=== EXERCISE REQUIREMENTS ===
Whenever a line below holds the word "Vietnam", copy that line.

=== DATASET CONTENT ===
===============

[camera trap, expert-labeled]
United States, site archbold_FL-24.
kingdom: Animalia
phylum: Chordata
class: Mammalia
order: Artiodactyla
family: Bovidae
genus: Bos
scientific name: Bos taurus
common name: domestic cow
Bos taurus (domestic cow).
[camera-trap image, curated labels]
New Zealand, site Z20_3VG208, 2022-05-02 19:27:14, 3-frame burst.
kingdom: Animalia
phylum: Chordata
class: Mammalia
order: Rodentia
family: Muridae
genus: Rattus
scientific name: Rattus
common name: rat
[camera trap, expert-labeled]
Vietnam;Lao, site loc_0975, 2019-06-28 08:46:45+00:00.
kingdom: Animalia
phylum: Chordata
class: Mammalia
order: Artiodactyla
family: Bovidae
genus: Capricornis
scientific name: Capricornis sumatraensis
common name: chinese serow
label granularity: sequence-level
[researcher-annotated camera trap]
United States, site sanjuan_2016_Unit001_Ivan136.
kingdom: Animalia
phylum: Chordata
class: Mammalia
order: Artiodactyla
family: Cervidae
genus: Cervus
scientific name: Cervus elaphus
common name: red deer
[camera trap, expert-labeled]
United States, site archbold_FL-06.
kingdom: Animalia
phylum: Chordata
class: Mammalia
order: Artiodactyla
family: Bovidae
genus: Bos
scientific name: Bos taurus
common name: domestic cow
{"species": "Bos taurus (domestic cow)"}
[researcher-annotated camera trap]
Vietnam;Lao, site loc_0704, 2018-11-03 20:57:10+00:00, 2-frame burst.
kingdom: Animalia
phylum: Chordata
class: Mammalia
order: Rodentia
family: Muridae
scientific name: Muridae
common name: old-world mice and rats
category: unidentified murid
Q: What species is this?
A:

===============

=== YOUR RESPONSE ===
Vietnam;Lao, site loc_0975, 2019-06-28 08:46:45+00:00.
Vietnam;Lao, site loc_0704, 2018-11-03 20:57:10+00:00, 2-frame burst.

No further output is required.